A report on cancer services at Colchester Hospital University NHS Foundation Trust has discovered that it purchased a specialist cancer system – and then failed to implement it.

The report on the ‘immediate review’ of cancer services at the trust, ordered by NHS England following accusations that the trust had falsified cancer waiting times and left some patients waiting for treatment, says the trust bought the Somerset Cancer Information System in 2010.

It says this should have provided it with “a single, industry standard record system” for recording and tracking cancer patients and that “this would have avoided many of the problems” it is now facing. “Unfortunately,” it says, “this system has never been implemented in the trust.”

As a result, the trust is still using “multiple, separate systems”, including paper, that require staff to enter information multiple times and yet are not updated in real time.

This has led to errors and delays, and because “audit of cancer waiting times data and changes made to the records is not routinely performed… errors can remain undetected.”

In addition, the report says that the trust has been dependent on receiving referrals by fax, and that because faxes are not received in a single office, this has been another source of delay.

Colchester has been subject to a number of investigations since claims that information might have been falsified to hide missed targets for cancer treatment emerged in November.
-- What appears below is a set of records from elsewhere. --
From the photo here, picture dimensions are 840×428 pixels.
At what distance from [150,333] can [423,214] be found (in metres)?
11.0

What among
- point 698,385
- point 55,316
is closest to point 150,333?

The trust has been put into special measures by Monitor and its chief executive, Gordon Coutts, resigned earlier this week. The police have opened an investigation into the falsification claims.
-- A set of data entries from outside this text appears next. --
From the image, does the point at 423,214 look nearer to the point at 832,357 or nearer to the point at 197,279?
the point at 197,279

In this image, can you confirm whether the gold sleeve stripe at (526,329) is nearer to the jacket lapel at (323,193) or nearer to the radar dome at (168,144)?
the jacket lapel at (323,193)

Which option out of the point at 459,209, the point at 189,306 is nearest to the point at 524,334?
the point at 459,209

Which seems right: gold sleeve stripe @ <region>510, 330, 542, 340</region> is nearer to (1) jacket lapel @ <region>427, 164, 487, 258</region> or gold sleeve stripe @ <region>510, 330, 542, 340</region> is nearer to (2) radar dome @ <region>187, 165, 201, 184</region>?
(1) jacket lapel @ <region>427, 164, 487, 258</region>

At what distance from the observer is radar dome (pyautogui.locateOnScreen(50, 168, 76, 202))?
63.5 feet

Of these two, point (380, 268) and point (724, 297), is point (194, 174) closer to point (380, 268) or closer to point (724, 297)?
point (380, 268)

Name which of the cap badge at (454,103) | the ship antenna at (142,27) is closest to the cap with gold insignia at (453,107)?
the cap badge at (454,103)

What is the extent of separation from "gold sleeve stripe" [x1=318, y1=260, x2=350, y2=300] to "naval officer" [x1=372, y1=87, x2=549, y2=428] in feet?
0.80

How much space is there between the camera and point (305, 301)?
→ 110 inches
These are not dealt with in the NHS England report, which instead asks whether cancer services in Colchester are safe, and reports back on a series of site visits and interviews with key staff at the trust.

The report says that while the trust is co-operating with Monitor, and has set up a board-level sub-group to address the problems, five cancer pathways are “particularly problematic” and will require considerable reworking and investment.

These are urology, cancer of unknown primary origin, sarcoma, brain and central nervous system, and skin cancers, for which new or improved pathways are being established.

The report recommends that the trust should invest in modern communications “such as the Choose and Book system and a cancer pathway management tool” and that until these are in place it should “improve the failsafe handling of paper processes.”

At the moment, dedicated staff are being used to “receive and resolve all phone and fax enquiries” and to cross-check that patients are being dealt with properly.

Further recommendations include reviewing staffing and training plans, improving governance, and conducting further audits and retrospective reviews of patient notes.

Colchester was supposed to deploy the Medway patient administration system in April, but the go-live has been repeatedly put back.

In August, the trust told EHI that it had delayed the go-live from April because of the amount of work that needed to be done to implement it smoothly.